When you face a fear by doing the thing you’ve been avoiding, your fight or flight response will be triggered. This is when your brain releases certain hormones into your body so you are ready to fight off or run away from a real threat. It also gets triggered when you feel anxious about things that aren’t a real threat. 

If you stay long enough in the situation you are worried about, your fight or flight response – and therefore your anxiety – goes down. If you keep doing it a bit more or staying a bit longer each time, your anxiety still rises at the start each time, but not as much as the time before. Also, you usually find that your fear was unfounded, which is an empowering experience.

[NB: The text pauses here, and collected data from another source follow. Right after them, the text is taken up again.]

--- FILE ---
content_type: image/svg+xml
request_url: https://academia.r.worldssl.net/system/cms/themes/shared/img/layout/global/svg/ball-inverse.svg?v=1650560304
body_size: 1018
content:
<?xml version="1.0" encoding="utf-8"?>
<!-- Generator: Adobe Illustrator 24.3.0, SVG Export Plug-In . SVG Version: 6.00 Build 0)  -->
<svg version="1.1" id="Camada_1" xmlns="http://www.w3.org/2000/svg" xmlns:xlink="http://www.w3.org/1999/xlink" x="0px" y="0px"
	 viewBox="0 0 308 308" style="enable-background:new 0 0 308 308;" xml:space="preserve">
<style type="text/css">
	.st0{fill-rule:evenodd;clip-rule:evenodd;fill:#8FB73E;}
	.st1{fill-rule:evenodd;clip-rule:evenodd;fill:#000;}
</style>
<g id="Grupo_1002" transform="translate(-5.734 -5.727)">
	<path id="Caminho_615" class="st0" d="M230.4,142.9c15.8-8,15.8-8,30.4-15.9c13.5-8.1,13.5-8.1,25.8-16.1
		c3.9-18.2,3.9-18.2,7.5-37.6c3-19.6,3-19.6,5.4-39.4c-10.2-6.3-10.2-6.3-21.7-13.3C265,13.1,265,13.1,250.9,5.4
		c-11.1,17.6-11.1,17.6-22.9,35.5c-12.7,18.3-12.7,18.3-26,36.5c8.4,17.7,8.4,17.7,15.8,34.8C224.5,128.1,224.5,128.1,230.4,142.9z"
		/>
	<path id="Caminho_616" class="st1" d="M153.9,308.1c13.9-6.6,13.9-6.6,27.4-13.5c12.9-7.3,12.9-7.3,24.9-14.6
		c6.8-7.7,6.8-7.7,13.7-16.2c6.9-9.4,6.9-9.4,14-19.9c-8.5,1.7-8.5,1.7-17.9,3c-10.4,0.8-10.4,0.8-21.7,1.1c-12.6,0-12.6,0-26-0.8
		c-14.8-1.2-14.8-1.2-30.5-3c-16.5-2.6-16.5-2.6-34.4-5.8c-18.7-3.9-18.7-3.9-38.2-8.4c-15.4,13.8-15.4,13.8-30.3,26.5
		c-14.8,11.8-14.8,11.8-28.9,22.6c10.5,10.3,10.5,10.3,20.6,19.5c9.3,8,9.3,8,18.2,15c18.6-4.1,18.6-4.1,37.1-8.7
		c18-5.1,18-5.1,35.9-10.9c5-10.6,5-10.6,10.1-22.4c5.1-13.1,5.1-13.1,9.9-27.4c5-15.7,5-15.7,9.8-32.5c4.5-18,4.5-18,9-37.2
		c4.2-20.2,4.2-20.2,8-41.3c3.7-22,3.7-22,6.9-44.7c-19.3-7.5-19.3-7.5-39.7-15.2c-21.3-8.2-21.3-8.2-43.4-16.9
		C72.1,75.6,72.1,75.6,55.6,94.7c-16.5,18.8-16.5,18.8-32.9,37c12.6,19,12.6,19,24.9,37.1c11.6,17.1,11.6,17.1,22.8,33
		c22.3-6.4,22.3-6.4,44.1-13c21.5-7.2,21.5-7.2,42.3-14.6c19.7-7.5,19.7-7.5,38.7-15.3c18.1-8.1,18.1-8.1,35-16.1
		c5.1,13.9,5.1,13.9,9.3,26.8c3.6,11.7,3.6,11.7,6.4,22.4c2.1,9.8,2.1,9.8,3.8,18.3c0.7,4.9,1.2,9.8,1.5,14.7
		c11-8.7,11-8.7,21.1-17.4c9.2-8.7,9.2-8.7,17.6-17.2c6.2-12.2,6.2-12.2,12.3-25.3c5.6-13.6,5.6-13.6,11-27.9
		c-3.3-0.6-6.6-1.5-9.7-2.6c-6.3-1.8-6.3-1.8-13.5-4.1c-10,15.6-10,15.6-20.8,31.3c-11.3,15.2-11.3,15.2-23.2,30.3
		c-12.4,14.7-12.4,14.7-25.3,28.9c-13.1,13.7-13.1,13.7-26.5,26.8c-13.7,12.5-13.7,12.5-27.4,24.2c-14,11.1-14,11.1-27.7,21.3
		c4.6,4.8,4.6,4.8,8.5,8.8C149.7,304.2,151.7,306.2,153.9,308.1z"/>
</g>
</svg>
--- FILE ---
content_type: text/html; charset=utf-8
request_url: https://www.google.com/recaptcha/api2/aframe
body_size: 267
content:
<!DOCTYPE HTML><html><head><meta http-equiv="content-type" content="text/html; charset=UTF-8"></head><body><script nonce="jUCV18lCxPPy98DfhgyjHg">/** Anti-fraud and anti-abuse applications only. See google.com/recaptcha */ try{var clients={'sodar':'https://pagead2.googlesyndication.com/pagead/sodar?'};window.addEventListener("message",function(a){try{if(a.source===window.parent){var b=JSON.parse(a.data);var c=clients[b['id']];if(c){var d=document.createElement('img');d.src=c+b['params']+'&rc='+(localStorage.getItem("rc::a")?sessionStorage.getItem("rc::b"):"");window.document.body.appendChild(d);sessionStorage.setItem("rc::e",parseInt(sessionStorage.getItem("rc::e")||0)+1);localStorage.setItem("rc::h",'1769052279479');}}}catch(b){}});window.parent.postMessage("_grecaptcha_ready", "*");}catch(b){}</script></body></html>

When you do the thing that worries you again and again, your anxiety goes away faster each time. Eventually, you find that you can do much more than before without being worried about it.

Finally, be kind to yourself. Remember that you are not your anxiety. You are not weak. You are not inferior.  Take small acts of bravery. Avoiding what makes you anxious provides some relief in the short term, but can make you more anxious in the long term. Try approaching something that makes you anxious – even in a small way. The way through anxiety is by learning that what you fear isn’t likely to happen – and if it does, you’ll be able to cope with it.

Go well into Level 2, New Zealand. Wash your hands, and practice appropriate physical distancing. We’ll be here for a while yet.